Most countries take elaborate measures to facilitate New Year's celebrations for their citizens (in Berlin, for example, 800,000 people thronged the main city square on New Year's eve), but in Pakistan it is quite the opposite.

Government and police officials repeat dire warnings to remind all and sundry that no wild celebrations will be tolerated and that revellers must keep themselves within the "limits of morality".

One provincial government officially banned any celebration of the New Year and ordered video shops to close. Then, we have our fair share of elements who have taken upon themselves to be everyone else's moral guardians.

This year in Peshawar and Karachi, groups of self-styled vigilantes mobilized a so-called 'baton force,' threatening to beat up anyone who celebrated the New Year.

There can be no defence of hooliganism or disorderly behaviour, no matter what the occasion. But the kind of ham-handed tactics employed to prevent the possibility of rowdyism only put young people's back up.

Barricading roads and cordoning off areas inconvenience hundreds of people who may have nothing to do with New Year festivities. In Karachi, the zealousness of officialdom seemed to know no bounds and some major roads were blocked over 12 hours in advance, causing immense frustration among road-users in this season of weddings.

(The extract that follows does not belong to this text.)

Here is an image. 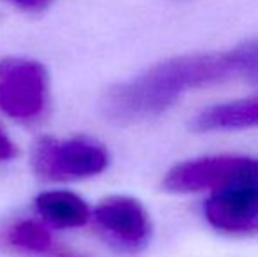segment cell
Instances as JSON below:
<instances>
[{"mask_svg":"<svg viewBox=\"0 0 258 257\" xmlns=\"http://www.w3.org/2000/svg\"><path fill=\"white\" fill-rule=\"evenodd\" d=\"M227 83H258V37L225 52L163 60L109 90L104 113L118 124H134L165 113L184 93Z\"/></svg>","mask_w":258,"mask_h":257,"instance_id":"cell-1","label":"cell"},{"mask_svg":"<svg viewBox=\"0 0 258 257\" xmlns=\"http://www.w3.org/2000/svg\"><path fill=\"white\" fill-rule=\"evenodd\" d=\"M109 164V153L90 137L56 139L44 136L32 150V168L41 178L51 182L90 178L102 173Z\"/></svg>","mask_w":258,"mask_h":257,"instance_id":"cell-2","label":"cell"},{"mask_svg":"<svg viewBox=\"0 0 258 257\" xmlns=\"http://www.w3.org/2000/svg\"><path fill=\"white\" fill-rule=\"evenodd\" d=\"M204 215L209 226L223 234H258V161L242 176L211 190Z\"/></svg>","mask_w":258,"mask_h":257,"instance_id":"cell-3","label":"cell"},{"mask_svg":"<svg viewBox=\"0 0 258 257\" xmlns=\"http://www.w3.org/2000/svg\"><path fill=\"white\" fill-rule=\"evenodd\" d=\"M48 72L30 59L0 60V111L16 120H34L44 111Z\"/></svg>","mask_w":258,"mask_h":257,"instance_id":"cell-4","label":"cell"},{"mask_svg":"<svg viewBox=\"0 0 258 257\" xmlns=\"http://www.w3.org/2000/svg\"><path fill=\"white\" fill-rule=\"evenodd\" d=\"M107 243L126 254H137L151 238V220L143 202L130 195H111L92 213Z\"/></svg>","mask_w":258,"mask_h":257,"instance_id":"cell-5","label":"cell"},{"mask_svg":"<svg viewBox=\"0 0 258 257\" xmlns=\"http://www.w3.org/2000/svg\"><path fill=\"white\" fill-rule=\"evenodd\" d=\"M258 159L246 155H209L176 164L163 178V189L172 194L214 190L248 173Z\"/></svg>","mask_w":258,"mask_h":257,"instance_id":"cell-6","label":"cell"},{"mask_svg":"<svg viewBox=\"0 0 258 257\" xmlns=\"http://www.w3.org/2000/svg\"><path fill=\"white\" fill-rule=\"evenodd\" d=\"M258 127V93L209 106L191 120L197 132H232Z\"/></svg>","mask_w":258,"mask_h":257,"instance_id":"cell-7","label":"cell"},{"mask_svg":"<svg viewBox=\"0 0 258 257\" xmlns=\"http://www.w3.org/2000/svg\"><path fill=\"white\" fill-rule=\"evenodd\" d=\"M37 213L58 229L83 227L92 219L88 204L85 199L69 190H49L42 192L35 199Z\"/></svg>","mask_w":258,"mask_h":257,"instance_id":"cell-8","label":"cell"},{"mask_svg":"<svg viewBox=\"0 0 258 257\" xmlns=\"http://www.w3.org/2000/svg\"><path fill=\"white\" fill-rule=\"evenodd\" d=\"M7 241L11 247L25 252V254L48 257L54 248V241L48 227H44L37 220L23 219L18 220L7 231Z\"/></svg>","mask_w":258,"mask_h":257,"instance_id":"cell-9","label":"cell"},{"mask_svg":"<svg viewBox=\"0 0 258 257\" xmlns=\"http://www.w3.org/2000/svg\"><path fill=\"white\" fill-rule=\"evenodd\" d=\"M6 2L13 4V6L20 7L23 11H32V13H37L42 11L53 2V0H6Z\"/></svg>","mask_w":258,"mask_h":257,"instance_id":"cell-10","label":"cell"},{"mask_svg":"<svg viewBox=\"0 0 258 257\" xmlns=\"http://www.w3.org/2000/svg\"><path fill=\"white\" fill-rule=\"evenodd\" d=\"M18 148L9 137L4 134V130L0 129V161H9V159L16 157Z\"/></svg>","mask_w":258,"mask_h":257,"instance_id":"cell-11","label":"cell"},{"mask_svg":"<svg viewBox=\"0 0 258 257\" xmlns=\"http://www.w3.org/2000/svg\"><path fill=\"white\" fill-rule=\"evenodd\" d=\"M48 257H85V255L78 254V252L71 250V248L61 247V245H54V248H53L51 254H49Z\"/></svg>","mask_w":258,"mask_h":257,"instance_id":"cell-12","label":"cell"}]
</instances>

Such an officious approach only hurts law-abiding citizens who want to enjoy the night but have no invitations or tickets to private parties or charity balls. It is also about time that the government told the self-appointed custodians of our morality that threats to beat up revellers amount to taking the law into one's own hands.

Pakistan's official business and the personal lives of its citizens are governed by the calender we follow. If people want to see the old year out and the New Year in with a smile on their faces, why should anyone deprive them of this relief from the daily grind?